Eines ist jedoch klar: das festgefügte Rollenbild Mann/Frau ist zum Glück schon längst begraben und bietet beiden Geschlechtern, gerade wegen der biologischen Unterschiede und trotz gesellschaftlicher Determinanten, weitaus mehr Chancen als die von den Gender Studies im Soziokulturellen verorteten Restriktionen.

Dass es einen Zusammenhang zwischen Macht, Abhängigkeit und Sex gibt, ist evident. Es ist das große Verdienst der "MeToo"-Bewegung, dies artikuliert und die Gesellschaft dafür sensibilisiert zu haben. Übrigens, nicht nur Frauen sind Opfer männlicher Allmachtsphantasien. Nicht wenige Mitglieder von Boygroups kennen bezüglich ihrer Produzenten ebenfalls das Phänomen "offener Bademantel". Und doch beschleicht den aufmerksamen Beobachter des Zeitgeistes die Frage, ob nicht eine robuste Reaktion, will sagen, eine Ohrfeige zu rechten Zeit, nämlich sofort nach unerlaubtem Grapschen, die Angelegenheit ein für allemal geklärt hätte.
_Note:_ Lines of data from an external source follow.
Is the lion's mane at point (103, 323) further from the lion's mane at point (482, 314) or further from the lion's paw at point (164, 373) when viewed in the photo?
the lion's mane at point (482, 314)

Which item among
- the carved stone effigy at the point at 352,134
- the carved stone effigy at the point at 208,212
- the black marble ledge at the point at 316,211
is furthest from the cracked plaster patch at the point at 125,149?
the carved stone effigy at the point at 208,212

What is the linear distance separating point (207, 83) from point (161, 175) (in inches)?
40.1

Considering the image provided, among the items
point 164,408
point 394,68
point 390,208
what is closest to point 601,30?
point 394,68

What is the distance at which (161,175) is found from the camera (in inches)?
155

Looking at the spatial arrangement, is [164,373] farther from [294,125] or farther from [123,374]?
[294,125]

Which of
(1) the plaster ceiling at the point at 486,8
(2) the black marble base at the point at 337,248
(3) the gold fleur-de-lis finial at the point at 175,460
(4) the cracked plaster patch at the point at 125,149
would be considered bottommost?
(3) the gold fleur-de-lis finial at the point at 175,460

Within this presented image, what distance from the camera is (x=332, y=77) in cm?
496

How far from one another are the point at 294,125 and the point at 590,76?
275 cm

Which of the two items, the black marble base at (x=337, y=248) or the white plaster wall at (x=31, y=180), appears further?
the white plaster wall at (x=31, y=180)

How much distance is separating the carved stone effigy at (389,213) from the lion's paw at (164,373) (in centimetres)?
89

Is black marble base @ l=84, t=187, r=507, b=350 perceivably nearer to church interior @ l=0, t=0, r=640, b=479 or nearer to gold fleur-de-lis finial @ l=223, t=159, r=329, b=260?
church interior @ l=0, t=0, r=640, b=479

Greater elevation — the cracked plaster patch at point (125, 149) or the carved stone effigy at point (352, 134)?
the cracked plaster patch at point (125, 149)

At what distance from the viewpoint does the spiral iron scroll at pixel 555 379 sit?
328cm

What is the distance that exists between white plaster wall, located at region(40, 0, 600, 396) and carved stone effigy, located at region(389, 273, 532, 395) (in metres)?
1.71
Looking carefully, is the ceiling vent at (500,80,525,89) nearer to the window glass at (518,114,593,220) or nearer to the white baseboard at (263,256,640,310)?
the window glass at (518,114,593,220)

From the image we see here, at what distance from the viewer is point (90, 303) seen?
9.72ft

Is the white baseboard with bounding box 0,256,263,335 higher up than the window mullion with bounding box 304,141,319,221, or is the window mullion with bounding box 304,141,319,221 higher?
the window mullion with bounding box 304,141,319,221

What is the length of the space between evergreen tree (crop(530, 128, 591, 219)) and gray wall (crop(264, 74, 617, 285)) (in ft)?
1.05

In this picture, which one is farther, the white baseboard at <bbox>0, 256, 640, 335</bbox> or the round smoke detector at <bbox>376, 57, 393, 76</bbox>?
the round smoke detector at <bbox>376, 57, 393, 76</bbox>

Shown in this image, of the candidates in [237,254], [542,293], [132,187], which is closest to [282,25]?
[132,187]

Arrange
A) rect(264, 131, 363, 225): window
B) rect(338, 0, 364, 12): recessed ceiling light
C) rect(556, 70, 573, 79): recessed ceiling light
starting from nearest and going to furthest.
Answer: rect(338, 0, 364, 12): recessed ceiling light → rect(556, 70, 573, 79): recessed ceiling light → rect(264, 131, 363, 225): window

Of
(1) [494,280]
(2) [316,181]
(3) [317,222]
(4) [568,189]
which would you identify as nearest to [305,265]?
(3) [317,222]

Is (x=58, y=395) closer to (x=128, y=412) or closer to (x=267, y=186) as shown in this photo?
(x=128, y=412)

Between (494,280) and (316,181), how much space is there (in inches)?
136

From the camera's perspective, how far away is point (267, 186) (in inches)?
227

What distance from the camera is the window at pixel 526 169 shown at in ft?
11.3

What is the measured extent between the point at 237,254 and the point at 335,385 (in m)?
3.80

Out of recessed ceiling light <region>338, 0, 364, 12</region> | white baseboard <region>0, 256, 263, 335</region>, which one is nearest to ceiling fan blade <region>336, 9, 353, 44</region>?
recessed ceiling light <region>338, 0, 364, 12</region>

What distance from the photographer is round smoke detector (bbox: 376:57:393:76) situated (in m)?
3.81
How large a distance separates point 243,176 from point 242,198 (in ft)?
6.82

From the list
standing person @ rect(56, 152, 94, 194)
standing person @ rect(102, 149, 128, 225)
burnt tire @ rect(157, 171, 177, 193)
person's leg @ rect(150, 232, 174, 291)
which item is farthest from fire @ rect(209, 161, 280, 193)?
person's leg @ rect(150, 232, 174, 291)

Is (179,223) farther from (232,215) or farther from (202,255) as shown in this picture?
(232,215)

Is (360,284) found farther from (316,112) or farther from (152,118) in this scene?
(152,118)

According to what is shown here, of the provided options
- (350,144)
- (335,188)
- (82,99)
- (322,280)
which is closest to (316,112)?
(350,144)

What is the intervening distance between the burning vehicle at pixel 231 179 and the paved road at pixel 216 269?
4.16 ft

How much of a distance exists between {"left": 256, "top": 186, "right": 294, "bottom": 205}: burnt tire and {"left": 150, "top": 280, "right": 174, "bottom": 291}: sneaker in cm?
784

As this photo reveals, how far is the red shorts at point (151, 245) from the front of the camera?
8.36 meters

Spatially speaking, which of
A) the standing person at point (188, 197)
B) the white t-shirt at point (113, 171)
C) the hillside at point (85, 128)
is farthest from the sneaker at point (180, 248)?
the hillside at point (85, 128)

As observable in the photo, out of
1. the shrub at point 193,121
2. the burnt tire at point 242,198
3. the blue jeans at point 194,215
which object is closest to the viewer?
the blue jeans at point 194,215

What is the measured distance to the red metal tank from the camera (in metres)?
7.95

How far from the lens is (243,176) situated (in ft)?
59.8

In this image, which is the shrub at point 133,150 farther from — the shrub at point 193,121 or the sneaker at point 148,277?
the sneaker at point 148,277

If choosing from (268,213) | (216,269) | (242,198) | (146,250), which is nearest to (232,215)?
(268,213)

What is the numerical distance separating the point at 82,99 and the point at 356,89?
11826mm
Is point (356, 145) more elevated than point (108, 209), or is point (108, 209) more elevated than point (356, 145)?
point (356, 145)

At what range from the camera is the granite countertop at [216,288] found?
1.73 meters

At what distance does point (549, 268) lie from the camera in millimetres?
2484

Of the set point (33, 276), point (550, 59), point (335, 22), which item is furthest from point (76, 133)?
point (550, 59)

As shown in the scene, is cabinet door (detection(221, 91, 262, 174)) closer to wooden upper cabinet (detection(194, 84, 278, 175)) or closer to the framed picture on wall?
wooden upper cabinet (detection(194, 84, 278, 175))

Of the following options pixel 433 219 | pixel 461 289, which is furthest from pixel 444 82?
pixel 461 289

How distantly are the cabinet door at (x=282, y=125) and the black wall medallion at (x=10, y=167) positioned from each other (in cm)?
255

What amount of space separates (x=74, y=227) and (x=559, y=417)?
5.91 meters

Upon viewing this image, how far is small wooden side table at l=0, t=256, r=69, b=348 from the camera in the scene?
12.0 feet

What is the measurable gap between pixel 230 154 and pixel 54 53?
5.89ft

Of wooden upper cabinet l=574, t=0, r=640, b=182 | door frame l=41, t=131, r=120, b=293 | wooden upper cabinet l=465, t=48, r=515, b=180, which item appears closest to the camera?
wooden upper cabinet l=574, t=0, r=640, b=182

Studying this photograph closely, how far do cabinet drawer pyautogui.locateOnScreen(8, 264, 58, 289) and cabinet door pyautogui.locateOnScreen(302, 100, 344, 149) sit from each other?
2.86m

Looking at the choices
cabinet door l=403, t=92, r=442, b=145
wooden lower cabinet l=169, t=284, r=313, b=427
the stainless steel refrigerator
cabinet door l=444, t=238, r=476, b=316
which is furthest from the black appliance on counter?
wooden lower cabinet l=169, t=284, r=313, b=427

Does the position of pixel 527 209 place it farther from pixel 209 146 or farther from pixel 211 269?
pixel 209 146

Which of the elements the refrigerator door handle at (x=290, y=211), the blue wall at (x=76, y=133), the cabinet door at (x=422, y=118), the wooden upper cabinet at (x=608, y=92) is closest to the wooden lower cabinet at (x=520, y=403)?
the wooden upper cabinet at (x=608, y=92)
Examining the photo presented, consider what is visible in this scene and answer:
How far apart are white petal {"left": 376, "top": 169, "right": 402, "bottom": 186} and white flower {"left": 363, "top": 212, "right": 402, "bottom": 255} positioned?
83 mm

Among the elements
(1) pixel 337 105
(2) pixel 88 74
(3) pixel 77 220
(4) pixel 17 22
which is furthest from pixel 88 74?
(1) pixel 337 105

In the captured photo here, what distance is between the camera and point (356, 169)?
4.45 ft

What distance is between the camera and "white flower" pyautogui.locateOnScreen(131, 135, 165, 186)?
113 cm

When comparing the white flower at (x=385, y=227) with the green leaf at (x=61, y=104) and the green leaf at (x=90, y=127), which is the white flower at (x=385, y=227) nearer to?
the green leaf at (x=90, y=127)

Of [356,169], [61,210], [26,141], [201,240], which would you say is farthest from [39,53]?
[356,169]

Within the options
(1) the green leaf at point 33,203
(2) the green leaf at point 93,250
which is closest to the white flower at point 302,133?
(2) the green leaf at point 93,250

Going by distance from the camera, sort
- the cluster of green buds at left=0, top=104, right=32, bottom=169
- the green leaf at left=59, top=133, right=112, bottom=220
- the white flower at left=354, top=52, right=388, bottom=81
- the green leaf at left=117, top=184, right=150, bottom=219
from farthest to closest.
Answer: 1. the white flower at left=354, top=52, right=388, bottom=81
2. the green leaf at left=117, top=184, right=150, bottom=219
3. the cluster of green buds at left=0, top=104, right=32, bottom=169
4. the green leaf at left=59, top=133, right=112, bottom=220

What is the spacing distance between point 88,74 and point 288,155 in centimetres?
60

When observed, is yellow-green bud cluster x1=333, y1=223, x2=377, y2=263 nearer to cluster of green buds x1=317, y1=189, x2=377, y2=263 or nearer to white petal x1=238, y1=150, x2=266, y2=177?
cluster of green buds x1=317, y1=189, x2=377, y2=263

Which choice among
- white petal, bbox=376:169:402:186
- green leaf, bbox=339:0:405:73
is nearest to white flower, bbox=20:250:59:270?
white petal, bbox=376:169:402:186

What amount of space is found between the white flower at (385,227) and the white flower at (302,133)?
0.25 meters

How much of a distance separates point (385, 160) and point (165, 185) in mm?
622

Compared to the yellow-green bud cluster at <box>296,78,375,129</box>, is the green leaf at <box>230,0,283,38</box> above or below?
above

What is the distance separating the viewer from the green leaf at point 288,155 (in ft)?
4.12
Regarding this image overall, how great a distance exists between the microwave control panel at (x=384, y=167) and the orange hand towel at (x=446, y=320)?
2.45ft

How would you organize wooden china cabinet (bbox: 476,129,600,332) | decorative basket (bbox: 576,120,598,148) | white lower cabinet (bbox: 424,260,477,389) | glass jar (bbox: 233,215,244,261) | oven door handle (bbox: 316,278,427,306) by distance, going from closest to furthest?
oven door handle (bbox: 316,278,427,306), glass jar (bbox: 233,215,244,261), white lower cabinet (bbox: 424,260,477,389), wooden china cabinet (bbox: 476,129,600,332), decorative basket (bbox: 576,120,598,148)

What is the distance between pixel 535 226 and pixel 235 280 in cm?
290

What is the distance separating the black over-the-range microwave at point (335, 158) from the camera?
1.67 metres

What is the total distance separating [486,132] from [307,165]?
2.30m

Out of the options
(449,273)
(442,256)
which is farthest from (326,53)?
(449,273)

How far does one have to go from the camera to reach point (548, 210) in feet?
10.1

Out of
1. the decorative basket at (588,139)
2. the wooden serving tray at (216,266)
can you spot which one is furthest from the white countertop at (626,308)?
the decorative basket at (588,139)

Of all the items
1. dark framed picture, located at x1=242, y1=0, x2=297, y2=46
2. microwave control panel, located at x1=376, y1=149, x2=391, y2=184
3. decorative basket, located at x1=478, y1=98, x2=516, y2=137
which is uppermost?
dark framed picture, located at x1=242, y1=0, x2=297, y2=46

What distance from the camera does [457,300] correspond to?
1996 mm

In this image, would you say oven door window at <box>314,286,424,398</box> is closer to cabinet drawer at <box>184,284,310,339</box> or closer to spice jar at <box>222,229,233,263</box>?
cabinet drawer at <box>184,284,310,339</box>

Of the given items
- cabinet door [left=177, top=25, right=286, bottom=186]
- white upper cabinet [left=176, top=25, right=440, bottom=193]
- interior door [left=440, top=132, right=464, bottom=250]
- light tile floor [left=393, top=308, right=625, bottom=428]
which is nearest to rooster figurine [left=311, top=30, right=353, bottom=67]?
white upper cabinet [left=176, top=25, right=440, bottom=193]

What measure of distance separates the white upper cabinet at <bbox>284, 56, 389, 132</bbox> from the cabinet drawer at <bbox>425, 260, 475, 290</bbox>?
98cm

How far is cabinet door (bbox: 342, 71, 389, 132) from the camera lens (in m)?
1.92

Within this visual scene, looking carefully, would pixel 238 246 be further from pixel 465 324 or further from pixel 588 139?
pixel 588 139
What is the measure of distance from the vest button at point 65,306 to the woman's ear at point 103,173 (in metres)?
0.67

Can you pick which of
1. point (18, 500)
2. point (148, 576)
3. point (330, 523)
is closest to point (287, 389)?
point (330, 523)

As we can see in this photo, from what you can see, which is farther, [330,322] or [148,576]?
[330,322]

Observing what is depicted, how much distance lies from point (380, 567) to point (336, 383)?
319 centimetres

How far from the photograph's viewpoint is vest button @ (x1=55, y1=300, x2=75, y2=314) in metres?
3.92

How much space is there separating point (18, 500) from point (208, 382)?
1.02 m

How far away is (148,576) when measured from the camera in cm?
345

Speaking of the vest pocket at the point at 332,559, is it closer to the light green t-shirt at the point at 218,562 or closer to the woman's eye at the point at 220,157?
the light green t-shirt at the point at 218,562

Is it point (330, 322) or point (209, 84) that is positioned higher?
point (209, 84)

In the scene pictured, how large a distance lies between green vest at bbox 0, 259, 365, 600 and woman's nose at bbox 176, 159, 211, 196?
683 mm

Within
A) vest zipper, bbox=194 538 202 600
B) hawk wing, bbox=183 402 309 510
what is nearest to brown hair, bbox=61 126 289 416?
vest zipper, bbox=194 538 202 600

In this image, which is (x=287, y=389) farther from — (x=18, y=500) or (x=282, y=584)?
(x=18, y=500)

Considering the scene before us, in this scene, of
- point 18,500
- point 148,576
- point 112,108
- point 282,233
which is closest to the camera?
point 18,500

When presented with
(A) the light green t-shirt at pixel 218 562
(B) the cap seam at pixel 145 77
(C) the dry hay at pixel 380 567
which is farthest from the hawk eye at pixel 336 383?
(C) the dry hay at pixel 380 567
Aber wer verzichtet schon gerne auf den roten Teppich, opulente Gagen und das Klicken der Kameras...?

Eines fällt jedoch auf, sexuelle Belästigungen oder Schlimmeres, so jedenfalls der Tenor der offiziell geführten Diskussionen, werden ausschließlich, um nochmals Harald Welzer zu zitieren, von weißen "alten Säcken" verübt, sind also per se ausschließlich ein Problem der westlichen Welt. Ein Blick auf die (deutsche) Kriminalstatistik zeigt jedoch, dass, ich formuliere es vorsichtig, die überwiegende Mehrzahl dieser Taten von denen verübt werden, die "noch nicht so lange hier leben".

Wenn also Nils Markwardt bezüglich einer "Kultur des Konsens" schreibt, "Tiefe Dekolletees können vor allem dann getragen werden, wenn klar ist, dass sie keine Einladung zum ungefragten Antouchen darstellen", stellt sich schon die Frage, warum es inzwischen zur gesellschaftlichen Normalität gehört, dass es vor allem in Großstädten Areale gibt, in denen bereits das Tragen kurzer Röcke zu "kulturellen Missverständnissen" führen kann - und diesbezüglich die akademische Diskussion sehr laut schweigt.

Tiefe Dekolletees und kurze Röcke sollten überall getragen werden dürfen, da sie eines ganz gewiss nicht sind, eine Einladung zum unerlaubten Anfassen, sondern Ausdruck real gelebter weiblicher Freiheit. Ist nicht gerade diese ein Ziel des Feminismus?

Nassim Nicholas Taleb, der mit seinem 2007 erschienenen Buch "Der Schwarze Schwan" und die Macht unvorhergesehener Ereignisse den Börsencrash 2008 prognostizierte, bringt in seinem Interview eine wünschbare ethische Maxime auf den Punkt. "Moralisch ist, wer seine Haut (oder sein Geld) aufs Spiel setzt."

Die in wenigen Wochen in Russland stattfindende Fußball-Weltmeisterschaft wirft auch im Philosophie Magazin ihre Schatten voraus. "Der lange Ball wird eine Renaissance erleben", so Wolfram Eilenberger. Na dann hau ihn rein Mann!